» REQUIREMENT
Please find every line in the records that contains the word "frame", and copy each of those lines.

(Data entries)

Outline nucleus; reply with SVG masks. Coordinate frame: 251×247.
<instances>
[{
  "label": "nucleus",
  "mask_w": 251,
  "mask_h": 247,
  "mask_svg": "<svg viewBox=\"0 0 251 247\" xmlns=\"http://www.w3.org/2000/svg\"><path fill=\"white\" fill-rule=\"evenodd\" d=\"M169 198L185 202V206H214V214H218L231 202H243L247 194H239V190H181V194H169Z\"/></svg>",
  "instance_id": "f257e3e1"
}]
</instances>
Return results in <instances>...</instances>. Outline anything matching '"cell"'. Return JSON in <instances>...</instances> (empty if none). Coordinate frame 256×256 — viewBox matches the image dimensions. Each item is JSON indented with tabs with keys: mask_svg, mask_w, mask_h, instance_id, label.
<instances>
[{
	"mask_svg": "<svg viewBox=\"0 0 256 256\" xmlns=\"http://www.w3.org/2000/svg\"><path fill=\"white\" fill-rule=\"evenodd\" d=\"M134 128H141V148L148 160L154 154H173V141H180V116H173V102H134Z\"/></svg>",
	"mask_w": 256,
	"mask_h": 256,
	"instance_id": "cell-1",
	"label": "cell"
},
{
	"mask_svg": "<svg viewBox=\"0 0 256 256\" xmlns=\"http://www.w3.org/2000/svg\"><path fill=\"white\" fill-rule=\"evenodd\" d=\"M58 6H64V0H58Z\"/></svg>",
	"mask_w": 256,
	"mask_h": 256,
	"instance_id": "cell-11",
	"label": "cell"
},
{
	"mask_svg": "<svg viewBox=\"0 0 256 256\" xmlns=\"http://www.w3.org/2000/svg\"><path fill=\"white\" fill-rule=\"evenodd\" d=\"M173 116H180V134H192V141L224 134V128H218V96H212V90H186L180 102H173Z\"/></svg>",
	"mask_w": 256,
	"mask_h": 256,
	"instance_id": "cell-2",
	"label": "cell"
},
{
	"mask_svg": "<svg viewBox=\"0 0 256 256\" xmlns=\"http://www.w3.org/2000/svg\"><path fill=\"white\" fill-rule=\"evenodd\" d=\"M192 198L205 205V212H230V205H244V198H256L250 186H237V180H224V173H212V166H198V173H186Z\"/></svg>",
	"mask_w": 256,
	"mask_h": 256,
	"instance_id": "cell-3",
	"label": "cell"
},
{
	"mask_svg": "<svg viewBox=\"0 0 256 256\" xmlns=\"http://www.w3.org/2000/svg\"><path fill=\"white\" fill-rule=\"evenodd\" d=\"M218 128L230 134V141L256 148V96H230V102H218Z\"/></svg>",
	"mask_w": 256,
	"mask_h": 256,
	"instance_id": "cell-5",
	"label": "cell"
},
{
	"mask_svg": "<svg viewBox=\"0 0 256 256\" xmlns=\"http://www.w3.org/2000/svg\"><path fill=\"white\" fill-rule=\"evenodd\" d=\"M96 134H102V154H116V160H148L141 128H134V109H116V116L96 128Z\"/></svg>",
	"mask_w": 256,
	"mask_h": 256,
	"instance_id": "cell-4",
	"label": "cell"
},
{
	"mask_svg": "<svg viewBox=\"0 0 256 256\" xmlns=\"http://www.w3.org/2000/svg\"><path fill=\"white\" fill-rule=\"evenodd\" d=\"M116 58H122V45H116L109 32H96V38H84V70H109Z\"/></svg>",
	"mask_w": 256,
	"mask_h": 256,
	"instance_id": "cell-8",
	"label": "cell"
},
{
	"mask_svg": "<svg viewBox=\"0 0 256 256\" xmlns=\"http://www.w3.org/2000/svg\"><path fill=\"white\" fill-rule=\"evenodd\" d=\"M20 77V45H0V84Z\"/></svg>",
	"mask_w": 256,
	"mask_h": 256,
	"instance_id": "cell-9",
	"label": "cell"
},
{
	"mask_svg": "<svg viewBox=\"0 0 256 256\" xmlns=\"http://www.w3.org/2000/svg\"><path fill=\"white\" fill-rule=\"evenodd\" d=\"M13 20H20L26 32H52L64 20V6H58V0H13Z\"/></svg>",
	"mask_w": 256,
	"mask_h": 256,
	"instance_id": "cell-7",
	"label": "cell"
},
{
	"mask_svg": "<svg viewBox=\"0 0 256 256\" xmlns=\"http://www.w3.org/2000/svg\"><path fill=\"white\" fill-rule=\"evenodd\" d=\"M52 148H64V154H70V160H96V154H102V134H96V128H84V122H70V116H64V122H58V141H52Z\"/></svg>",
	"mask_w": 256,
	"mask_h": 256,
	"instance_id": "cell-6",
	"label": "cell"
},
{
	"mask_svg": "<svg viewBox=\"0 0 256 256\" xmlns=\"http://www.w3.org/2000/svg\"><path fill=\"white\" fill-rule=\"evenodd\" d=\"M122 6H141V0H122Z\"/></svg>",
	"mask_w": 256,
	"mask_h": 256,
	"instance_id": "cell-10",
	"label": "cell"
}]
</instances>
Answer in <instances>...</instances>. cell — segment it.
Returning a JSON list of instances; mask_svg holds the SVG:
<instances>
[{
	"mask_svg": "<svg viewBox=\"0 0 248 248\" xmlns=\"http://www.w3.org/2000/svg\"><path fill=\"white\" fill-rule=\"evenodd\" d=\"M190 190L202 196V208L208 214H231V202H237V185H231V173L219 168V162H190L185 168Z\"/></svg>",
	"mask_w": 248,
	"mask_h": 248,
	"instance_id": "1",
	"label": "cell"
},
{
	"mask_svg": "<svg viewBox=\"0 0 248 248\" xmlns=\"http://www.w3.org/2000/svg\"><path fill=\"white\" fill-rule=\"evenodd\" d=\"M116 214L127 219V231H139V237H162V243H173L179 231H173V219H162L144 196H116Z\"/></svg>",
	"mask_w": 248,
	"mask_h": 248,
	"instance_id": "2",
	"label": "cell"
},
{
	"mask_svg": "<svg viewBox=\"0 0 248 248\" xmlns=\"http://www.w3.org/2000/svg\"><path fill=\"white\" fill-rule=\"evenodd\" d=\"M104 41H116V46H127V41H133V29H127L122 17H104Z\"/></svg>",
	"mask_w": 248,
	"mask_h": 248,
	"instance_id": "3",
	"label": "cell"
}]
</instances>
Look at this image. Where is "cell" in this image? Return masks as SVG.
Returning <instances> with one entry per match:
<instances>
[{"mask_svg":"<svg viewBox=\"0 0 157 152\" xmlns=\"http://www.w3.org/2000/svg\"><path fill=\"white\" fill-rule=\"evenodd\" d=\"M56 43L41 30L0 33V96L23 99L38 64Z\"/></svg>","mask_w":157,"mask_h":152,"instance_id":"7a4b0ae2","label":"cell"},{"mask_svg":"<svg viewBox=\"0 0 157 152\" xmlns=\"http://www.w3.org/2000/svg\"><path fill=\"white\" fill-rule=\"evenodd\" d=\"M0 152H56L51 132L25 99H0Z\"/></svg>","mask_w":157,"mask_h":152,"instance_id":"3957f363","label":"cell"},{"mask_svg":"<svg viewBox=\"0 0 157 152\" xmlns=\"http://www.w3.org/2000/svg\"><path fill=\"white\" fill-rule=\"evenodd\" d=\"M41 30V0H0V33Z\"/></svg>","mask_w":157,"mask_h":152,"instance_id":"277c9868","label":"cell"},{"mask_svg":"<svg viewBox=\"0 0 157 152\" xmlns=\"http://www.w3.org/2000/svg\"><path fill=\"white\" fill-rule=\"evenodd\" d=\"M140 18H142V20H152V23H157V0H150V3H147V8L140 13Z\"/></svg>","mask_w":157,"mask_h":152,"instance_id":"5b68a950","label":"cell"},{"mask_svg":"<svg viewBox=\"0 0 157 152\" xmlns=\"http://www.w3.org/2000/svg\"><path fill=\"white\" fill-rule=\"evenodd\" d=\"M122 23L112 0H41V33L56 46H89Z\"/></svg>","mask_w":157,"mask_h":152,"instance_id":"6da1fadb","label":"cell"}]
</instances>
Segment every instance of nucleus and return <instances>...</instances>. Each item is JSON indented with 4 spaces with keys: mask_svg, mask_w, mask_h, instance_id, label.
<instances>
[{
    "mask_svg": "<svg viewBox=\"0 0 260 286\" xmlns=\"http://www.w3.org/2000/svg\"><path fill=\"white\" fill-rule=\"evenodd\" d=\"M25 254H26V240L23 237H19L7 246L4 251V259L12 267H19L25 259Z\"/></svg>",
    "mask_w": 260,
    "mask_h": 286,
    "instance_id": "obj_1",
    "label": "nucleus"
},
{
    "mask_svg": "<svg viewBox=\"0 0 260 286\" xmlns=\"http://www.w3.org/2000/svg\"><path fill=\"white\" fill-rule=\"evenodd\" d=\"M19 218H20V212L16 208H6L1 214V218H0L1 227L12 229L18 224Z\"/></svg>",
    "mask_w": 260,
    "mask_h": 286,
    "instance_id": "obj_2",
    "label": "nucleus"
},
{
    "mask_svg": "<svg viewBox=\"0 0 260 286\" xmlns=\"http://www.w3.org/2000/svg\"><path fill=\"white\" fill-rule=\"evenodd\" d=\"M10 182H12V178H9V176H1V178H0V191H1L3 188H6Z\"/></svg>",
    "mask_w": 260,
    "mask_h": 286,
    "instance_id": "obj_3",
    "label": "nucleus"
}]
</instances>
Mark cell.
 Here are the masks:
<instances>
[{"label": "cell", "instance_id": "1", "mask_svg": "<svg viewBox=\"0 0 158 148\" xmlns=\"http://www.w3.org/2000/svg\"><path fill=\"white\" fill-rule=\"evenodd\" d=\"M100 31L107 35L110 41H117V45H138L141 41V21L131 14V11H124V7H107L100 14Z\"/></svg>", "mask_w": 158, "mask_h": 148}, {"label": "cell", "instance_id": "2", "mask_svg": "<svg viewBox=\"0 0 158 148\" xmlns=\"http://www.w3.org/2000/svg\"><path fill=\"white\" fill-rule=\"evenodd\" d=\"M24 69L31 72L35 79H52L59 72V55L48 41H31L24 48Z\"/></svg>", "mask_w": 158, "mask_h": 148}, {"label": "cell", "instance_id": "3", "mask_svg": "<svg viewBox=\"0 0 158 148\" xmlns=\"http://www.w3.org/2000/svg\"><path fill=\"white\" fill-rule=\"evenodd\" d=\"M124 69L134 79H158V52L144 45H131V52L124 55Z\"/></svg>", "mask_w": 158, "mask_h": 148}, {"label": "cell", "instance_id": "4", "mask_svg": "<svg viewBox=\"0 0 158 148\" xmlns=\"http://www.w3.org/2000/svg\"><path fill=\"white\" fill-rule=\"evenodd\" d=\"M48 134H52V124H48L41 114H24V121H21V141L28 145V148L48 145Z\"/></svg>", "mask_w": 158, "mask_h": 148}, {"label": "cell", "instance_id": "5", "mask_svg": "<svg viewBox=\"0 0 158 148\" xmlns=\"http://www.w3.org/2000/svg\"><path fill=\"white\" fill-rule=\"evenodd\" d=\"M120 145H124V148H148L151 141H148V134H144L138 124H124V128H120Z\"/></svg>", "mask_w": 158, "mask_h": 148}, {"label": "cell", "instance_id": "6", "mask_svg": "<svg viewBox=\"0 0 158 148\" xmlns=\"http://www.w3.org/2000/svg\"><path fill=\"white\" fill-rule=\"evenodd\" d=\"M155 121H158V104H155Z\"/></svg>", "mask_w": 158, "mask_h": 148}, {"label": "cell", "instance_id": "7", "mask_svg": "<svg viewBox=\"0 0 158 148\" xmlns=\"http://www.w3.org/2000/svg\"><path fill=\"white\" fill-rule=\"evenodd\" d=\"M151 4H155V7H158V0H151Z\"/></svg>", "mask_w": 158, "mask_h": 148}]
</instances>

» THE COMPLETED TASK
Outline nucleus; reply with SVG masks. Coordinate frame: 251×247.
Return results in <instances>...</instances>. Outline anything matching '"cell"'. Return JSON in <instances>...</instances> (empty if none). Coordinate frame 256×256 — viewBox matches the image dimensions. Each item is JSON indented with tabs with keys: mask_svg, mask_w, mask_h, instance_id, label.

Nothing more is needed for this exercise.